Beşiktaş'tan 40 B'ye bindik: Aç gidin!

Güncelleme Tarihi:

Beşiktaştan 40 Bye bindik: Aç gidin
Oluşturulma Tarihi: Ocak 19, 2018 15:25

Şahane deniz manzarası, sayfiye halini koruyan sokaklar, nefis börek, leziz muhallebi, eşsiz pide, sıra sıra balık lokantası... Sarıyer gözü de iyi doyuruyor, mideyi de!

Haberin Devamı

Sarıyer’e geldiğinizi nereden anlarsınız? Tabii ki börekçi tabelalarından. Ama orijinali hangisi? Anlamak zor. İşe en eski tarihlisini arayarak başlıyorum ve karşıma ‘1895’ten beri’ yazan ‘MSB’ (Meşhur Sarıyer Börekçisi) logolu Tarihi Sarıyer Börekçisi çıkıyor.
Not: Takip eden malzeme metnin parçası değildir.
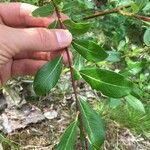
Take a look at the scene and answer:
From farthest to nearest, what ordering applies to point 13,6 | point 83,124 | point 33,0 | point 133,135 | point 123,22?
1. point 123,22
2. point 133,135
3. point 33,0
4. point 13,6
5. point 83,124

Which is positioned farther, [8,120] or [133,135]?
[133,135]

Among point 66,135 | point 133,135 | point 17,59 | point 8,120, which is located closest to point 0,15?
point 17,59

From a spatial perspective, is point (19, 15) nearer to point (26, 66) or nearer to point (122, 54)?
point (26, 66)

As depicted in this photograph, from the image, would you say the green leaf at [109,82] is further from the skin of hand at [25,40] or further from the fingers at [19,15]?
the fingers at [19,15]

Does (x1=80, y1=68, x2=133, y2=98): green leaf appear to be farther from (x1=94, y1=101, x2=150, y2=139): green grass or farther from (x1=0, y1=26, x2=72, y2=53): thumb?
(x1=94, y1=101, x2=150, y2=139): green grass

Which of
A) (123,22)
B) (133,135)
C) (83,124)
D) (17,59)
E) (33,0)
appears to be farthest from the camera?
(123,22)

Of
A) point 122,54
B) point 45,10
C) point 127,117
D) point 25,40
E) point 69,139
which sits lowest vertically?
point 127,117

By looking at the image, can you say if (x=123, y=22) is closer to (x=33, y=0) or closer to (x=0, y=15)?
(x=33, y=0)

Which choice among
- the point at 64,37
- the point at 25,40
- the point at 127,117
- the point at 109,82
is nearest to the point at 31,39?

Beşiktaştan 40 Bye bindik: Aç gidin

İçeride 10 yaşından beri yani 43 yıldır bu dükkânda çalışan Satı Mehmet Akyel var: “Buranın şimdiki sahibi Ömer Turan’ın babasının yanına çırak olarak girdim. Sabah 5’te açar, gece 12’de kaparız. Ustalar sürekli çalışır, bittikçe taze börek yaparız. En çok kıymalı, klasik Sarıyer böreği satılır. Buranın gerçek yer olduğunu anlatmakta zorlanıyoruz tabii. Herkes ‘Sarıyer böreği’ tabelası asınca...”

Haberin Devamı

Buranın en büyük özelliği, hâlâ odun fırını yani ‘kara fırın’ kullanılması. Malzemesi bol, hamuru incecik, çıtır çıtır böreğin tadına doyum olmuyor. Porsiyonu 9, kilosu 36 TL.
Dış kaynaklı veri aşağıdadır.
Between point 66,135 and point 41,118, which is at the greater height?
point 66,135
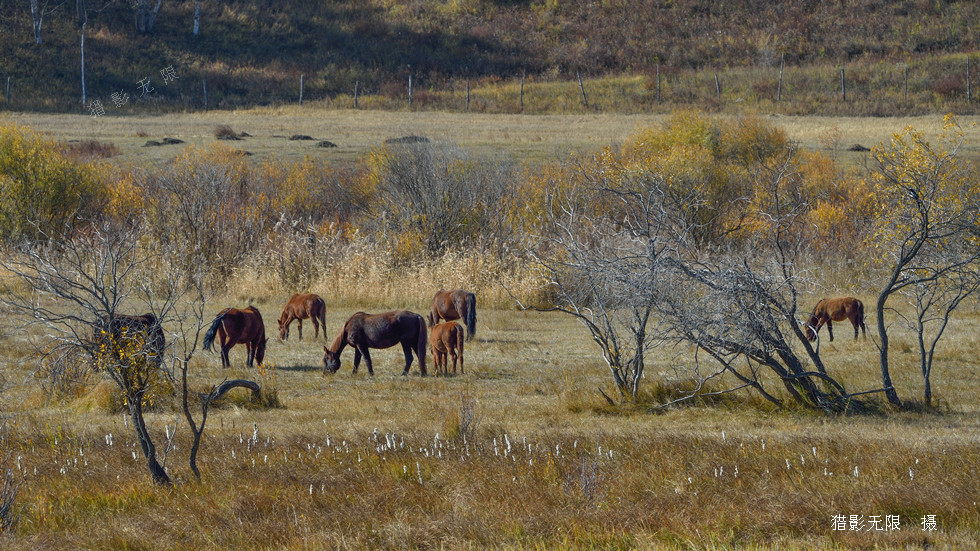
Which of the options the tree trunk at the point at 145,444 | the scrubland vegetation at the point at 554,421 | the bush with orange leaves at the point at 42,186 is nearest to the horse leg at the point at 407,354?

Beşiktaştan 40 Bye bindik: Aç gidin

Meşhur Sarıyer böreği

Balığın en kötü senesi

Bir de üstünde ‘1928’ yazan tabela dikkatimi çekiyor. Tarihi Sarıyer Muhallebicisi bir sütlü tatlı cenneti. Dükkânın hemen girişindeki çerçevede Zekeriyaköy’deki çiftliklerinin, hayvanlarının fotoğrafları var. Sütler taze taze oradan geliyor.

1912’de Balkan Savaşı yüzünden Arnavutluk’tan Sarıyer’e göç eden Şakir Göçmen kurmuş burayı. 1988 yılında vefat edene kadar işinin başında durmuş. Şimdi üçüncü kuşak görevde. Ben iyisi her yerde bulunmayan bir tatlı olduğu için su muhallebisi istiyorum. İşi, adabı bilmek böyle bir şey işte; geleneksel sunumunu bozmadan, öyle çikolata sosu falan gibi şeylere girmeden, pudraşekeri ve gülsuyuyla servis ediyorlar. Porsiyonu 11 TL.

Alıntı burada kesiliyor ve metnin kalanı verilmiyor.